Son las 9:45 de la noche y al protagonista de esta historia,
Andrés, lo devora la ansiedad. Es viernes y el
maestro ha dado por finalizada la clase. La respuesta de su cuerpo es
inmediata.: siente un hormigueo delicioso, sus venas se hinchan y un brío
libertario le contagia por completo. Ha llegado la hora de la rumba –piensa-, en medio de un temblor clamoroso
que no logra controlar. Aun no sale del aula cuando convoca al
“parche”. Entonces, parceros, ¿para dónde pegamos hoy? –exclama emocionado-. Se
suscita un ruidaje indescifrable, producto de las respuestas simultáneas de sus
compañeros, en las que se expresa una emotividad deslumbrante. La disertación
se abre camino y el plan, aún desconocido, comienza a moldearse. Todavía ininteligible,
la charla continua su paso, mientras cada uno de los estudiantes abandona el
salón.
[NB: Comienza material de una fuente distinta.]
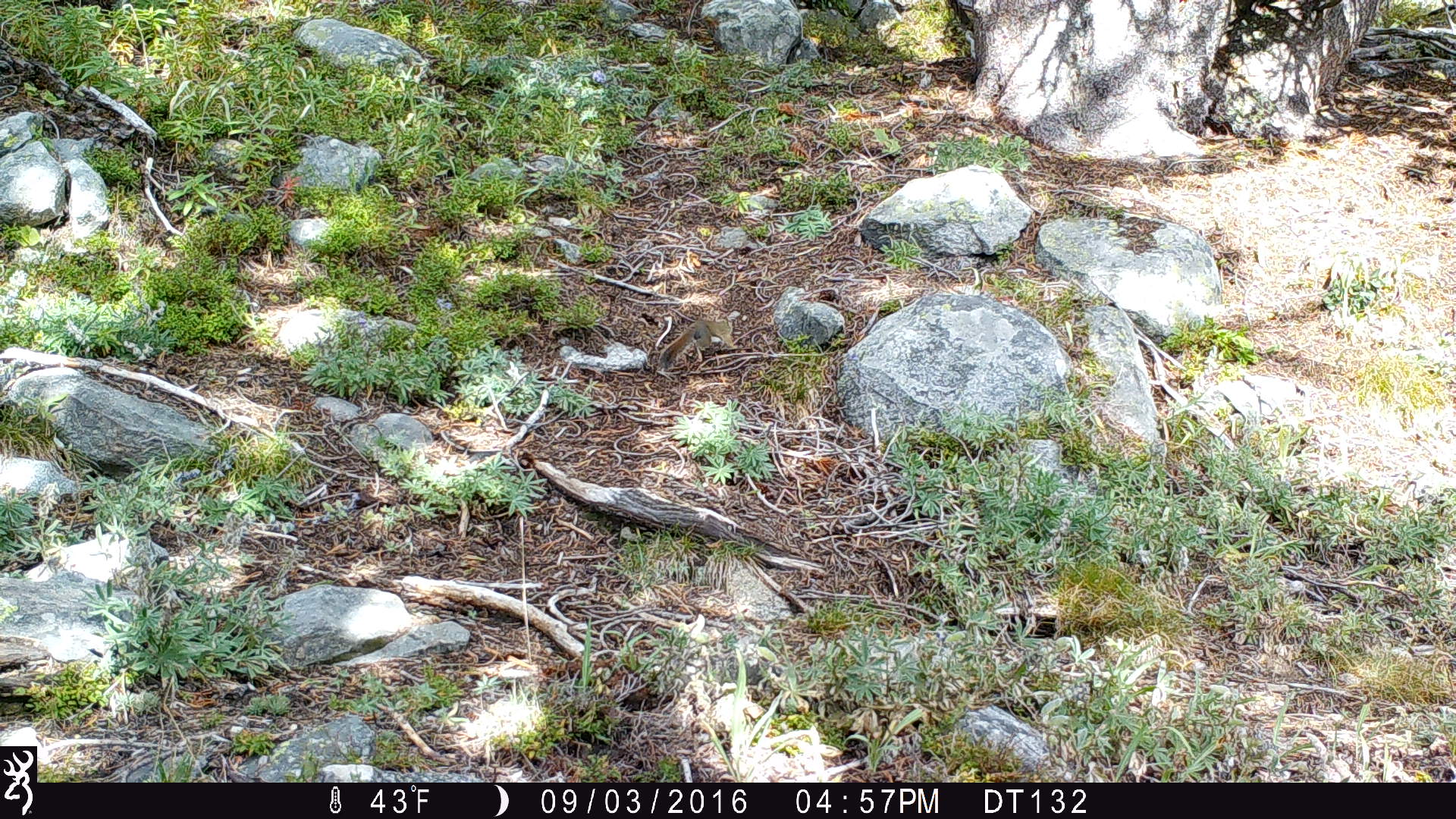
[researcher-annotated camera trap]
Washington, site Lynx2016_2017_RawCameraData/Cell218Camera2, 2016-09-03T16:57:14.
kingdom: Animalia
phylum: Chordata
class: Mammalia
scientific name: Mammalia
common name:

Bajan las escaleras a acelerado
trasegar, mientras continúan discutiendo cuál es el paso a seguir. Nuestro
protagonista reclama ser escuchado, y en virtud de un liderazgo que le es
propio, da cierre al debate y decide: “Pues no jodamos más y hagamos lo de
siempre: nos metemos debajo del arbolito y empezamos a hacer gala de nuestra
condición de borrachos, que eso es lo que somos. Y orgullosamente, ¿no?”. Una
risa cómplice se produce al unísono, como prueba del asentimiento de todo el
grupo. Sea ha sellado el pacto y la orden no es otra que dejarse llevar por el
deseo. Abandonan por fin la infraestructura
gastada y endeble del centro educativo y su espíritu se revitaliza, viendo la
cercanía del histórico arbolito. Llegan al lugar señalado, donde la noche fría
e insinuante se mezcla con el ritmo, la lujuria y la pasión. La adrenalina comienza a recorrer sus
cuerpos y se inician, entonces, los ritos preeliminares. Es Andrés quien toma
la vocería de la tribu y como tradicionalmente lo hace, propone: “Bueno,
muchachos, vamos a hacer la vaquita para que no muera este amor”. ¿De a cuánto?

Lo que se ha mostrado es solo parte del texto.